男管家的手中,是一份报纸,赫然折叠过的那则报栏上,是一张现场几名男人躺在血泊中被人残忍割掉下的图片。
白发的老头子伸手接过来,放在手里翻了翻,满是褶皱的脸上是慢条斯理的锐气。
他沙哑又泛着沧桑感的嗓音缓缓响起:“面目狰狞惊恐?见鬼?”
把手中的报纸扔到一旁的矮桌上,他冷哼一声:“我看那些脏东西最近几年动作是越发的大了!”
无数的鬼物以及鬼族人士涌入大陆,在黑暗中掀起无数血腥。
自己出不来,便放些喽啰来搞事情,里面的人还真的是贼心不死。
男管家顿了一下:“老家主,这些案件的确与鬼物有关,但基本上都被人拦腰截断,等我们赶到的,那些鬼物也早已经被人绞杀,手段利落。”
“大陆人多冗杂,出现一些能人奇士也不算奇怪,更何况除了我族,会修息之人也不在少数。”

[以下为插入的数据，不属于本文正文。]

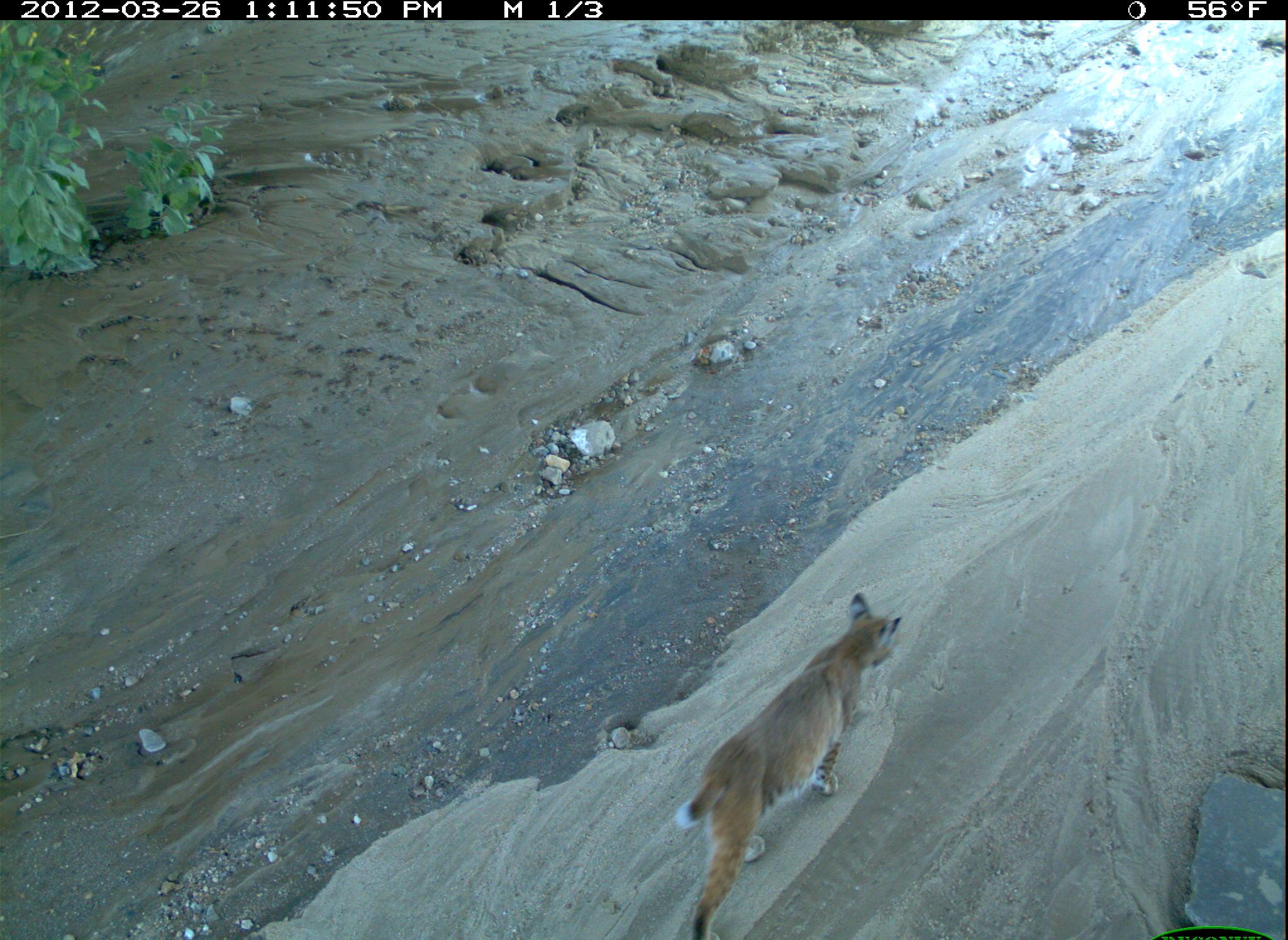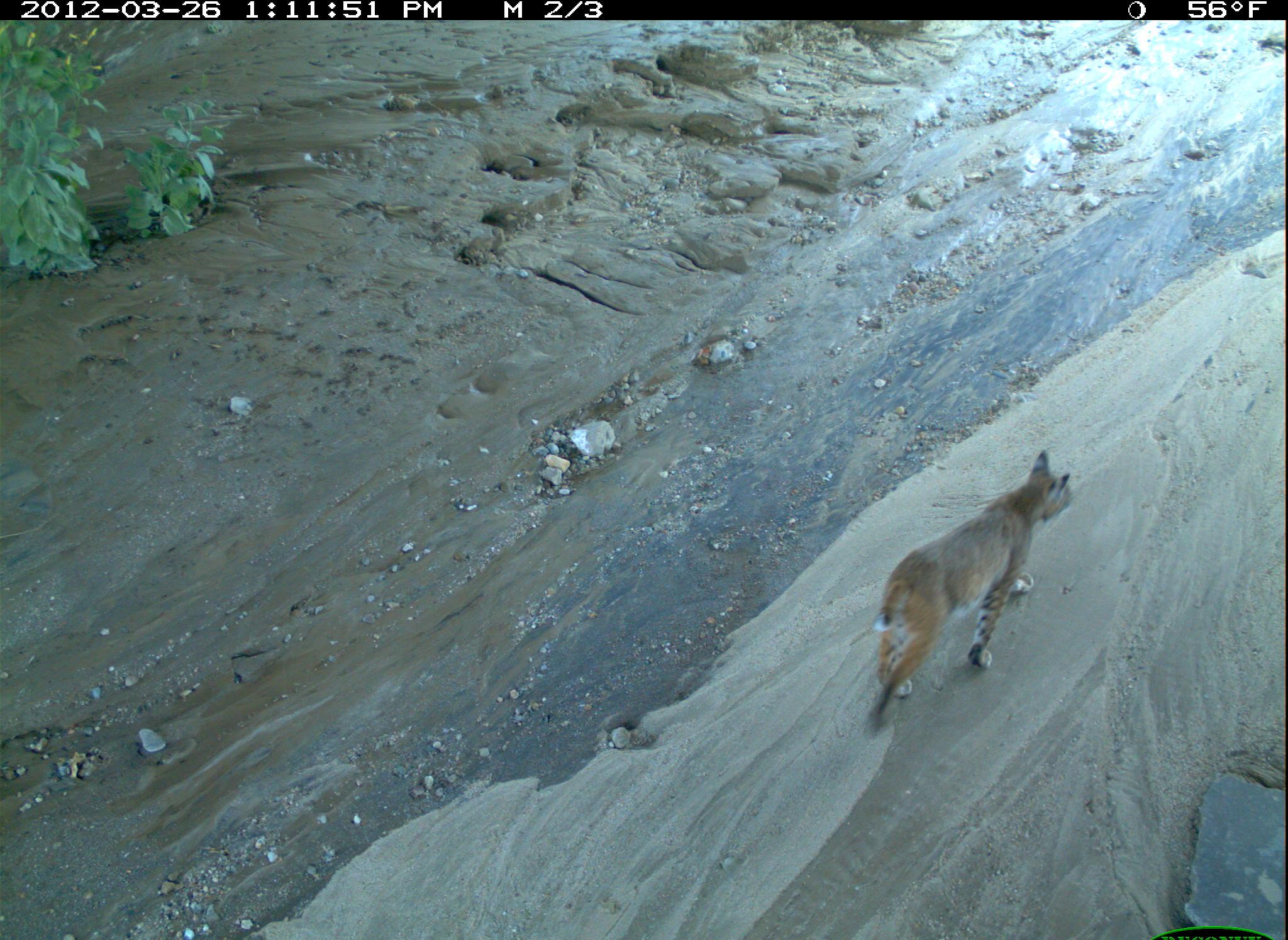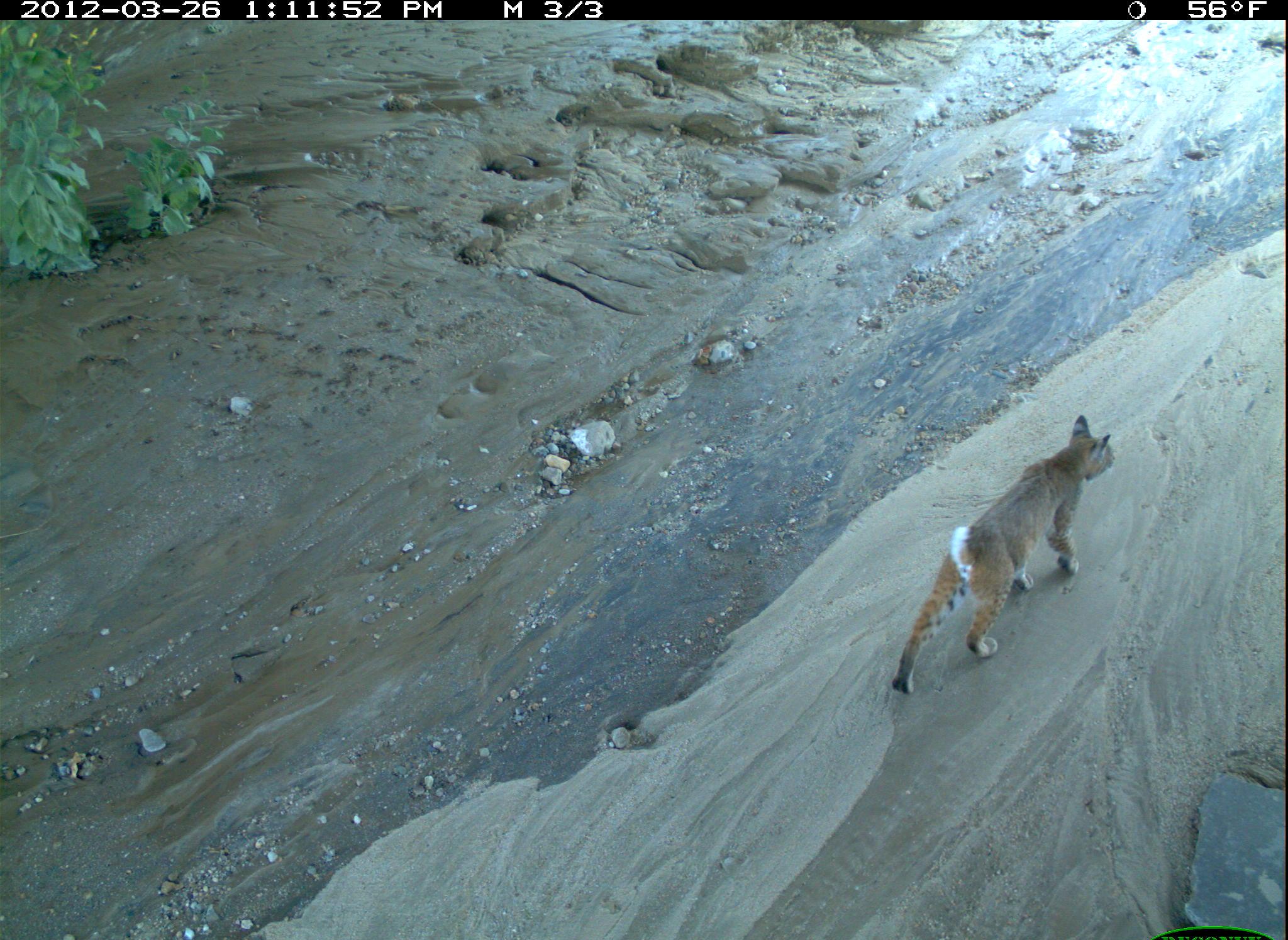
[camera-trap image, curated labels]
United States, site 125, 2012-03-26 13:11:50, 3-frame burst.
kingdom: Animalia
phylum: Chordata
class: Mammalia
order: Carnivora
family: Felidae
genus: Lynx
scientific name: Lynx rufus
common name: bobcat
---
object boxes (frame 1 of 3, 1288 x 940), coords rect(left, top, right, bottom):
bobcat: rect(666, 588, 911, 940)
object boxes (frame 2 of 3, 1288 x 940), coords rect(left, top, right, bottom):
bobcat: rect(861, 446, 1079, 744)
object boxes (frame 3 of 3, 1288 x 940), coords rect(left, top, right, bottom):
bobcat: rect(882, 411, 1121, 704)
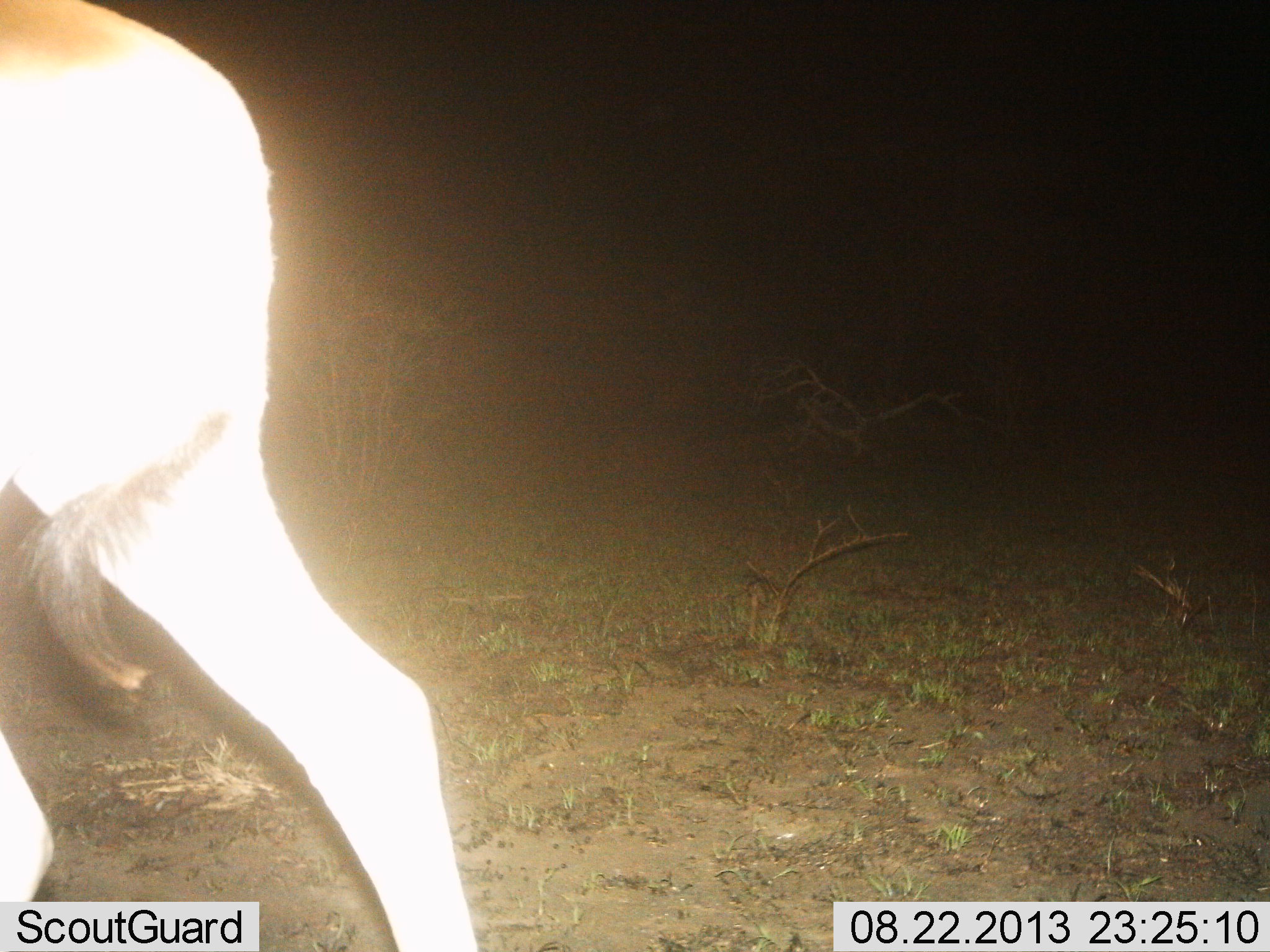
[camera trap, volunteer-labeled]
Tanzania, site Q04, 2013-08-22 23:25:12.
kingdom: Animalia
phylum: Chordata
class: Mammalia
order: Artiodactyla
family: Bovidae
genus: Alcelaphus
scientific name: Alcelaphus buselaphus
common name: hartebeest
Hartebeest (Alcelaphus buselaphus), count 1. Behavior (volunteer vote fractions): standing 0%, resting 0%, moving 100%, interacting 0%. Young present (vote fraction): 0%. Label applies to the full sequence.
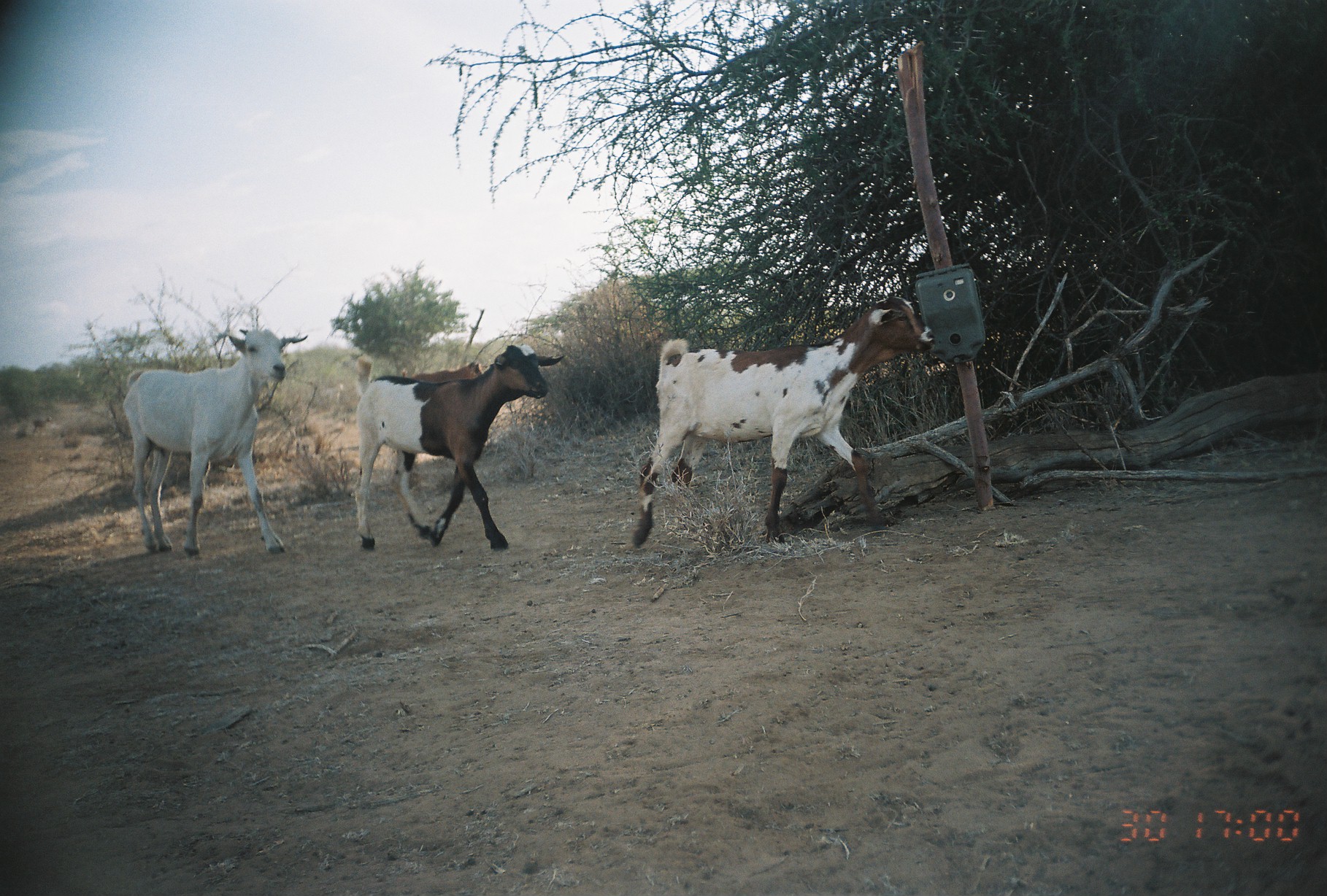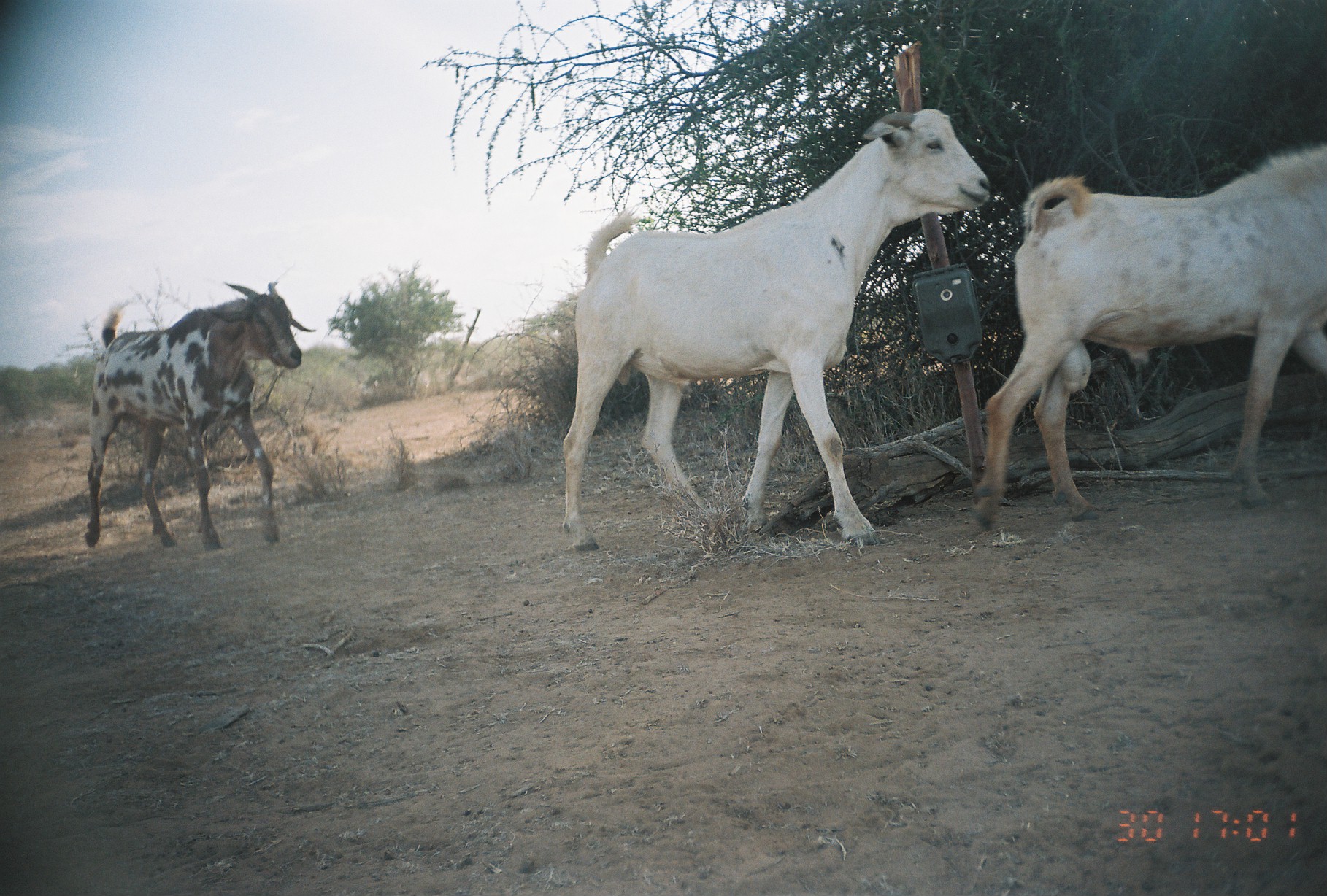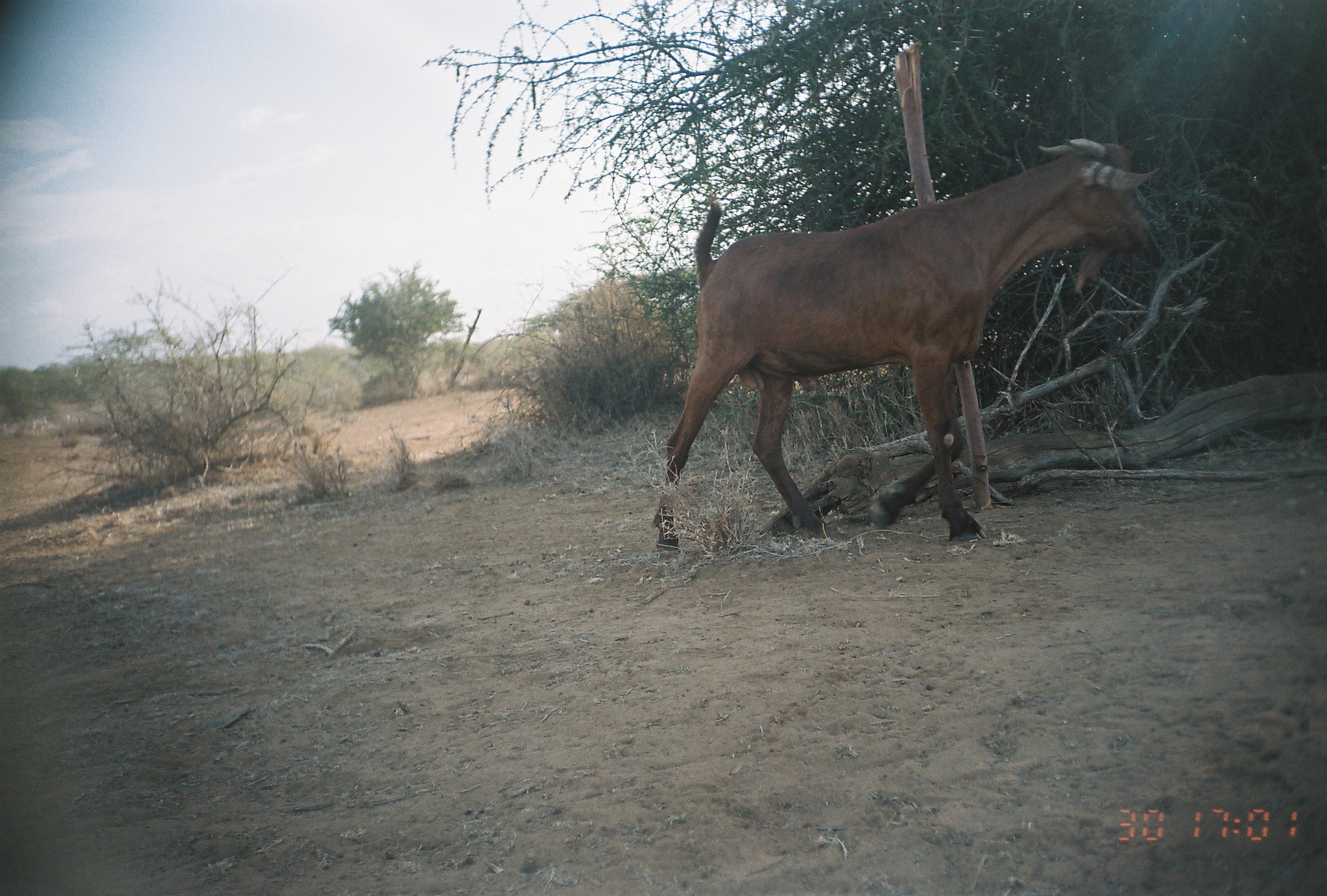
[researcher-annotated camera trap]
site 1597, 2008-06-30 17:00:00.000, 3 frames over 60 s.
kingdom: Animalia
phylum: Chordata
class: Mammalia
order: Artiodactyla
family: Bovidae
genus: Capra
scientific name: Capra aegagrus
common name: wild goat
Capra aegagrus (wild goat), count 4.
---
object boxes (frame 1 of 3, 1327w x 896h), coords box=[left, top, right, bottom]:
capra aegagrus: box=[629, 295, 936, 550]; box=[354, 342, 566, 557]; box=[118, 327, 308, 559]; box=[398, 361, 489, 386]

“可我们发现,这些鬼物近日的聚集地,有些奇怪,基本上都在萧山一带,似乎是在特地围追什么人,而且鬼族人也开始多起来。”
萧山。
富人区,在榑氏家族坐落的右侧边上,并不远,可以说是在一个区内。
但一个在东,一个在西。
榑老爷子收了逗弄鹦鹉的手,面上闪过一道沉暗的神色。
看样子,事情并不简单。
鬼物不会擅自围攻一个人,除非受到豢养他们的人指使,而能够让他们如此耗费周章的只能是这个人对他们来说有某种用处。
并且,这个用处对那人来说,百利而无一害。
“青柏,你去查查,是什么人招惹上了这群脏东西,我倒要看看这群家伙打的什么主意!”
榑青柏点头:“好的。”
“另外,最近——”
“阿深、阿深!”笼中的绿毛鹦鹉突然高声怪叫起来,打断了榑老爷子的话。
他也没恼怒,微俯身去伸手指在笼内点了点鹦鹉光滑的嘴,轻笑道:
“你个小东西,闻我们阿深的味道倒是比狗鼻子还灵,都快忘了自己的主子是我这个老头子了!”
一道清隽的身影出现在大厅内。
榑青柏侧身:“少主。”
“青柏叔。”榑深下巴微点,礼貌回敬,一张妖治俊美的脸神情很淡,染着浅浅的凉。
从骨子里自带的那种清冷,甚至都不用他刻意去捏态。
还裹着少年人特有的荷尔蒙。
榑老爷子也不逗弄鹦鹉了,转身去接过榑青柏递过来的拐杖,一只手背在了后头,苍老的眉间却是与榑深别无二致的清冷:
“今天怎么舍得回来了?”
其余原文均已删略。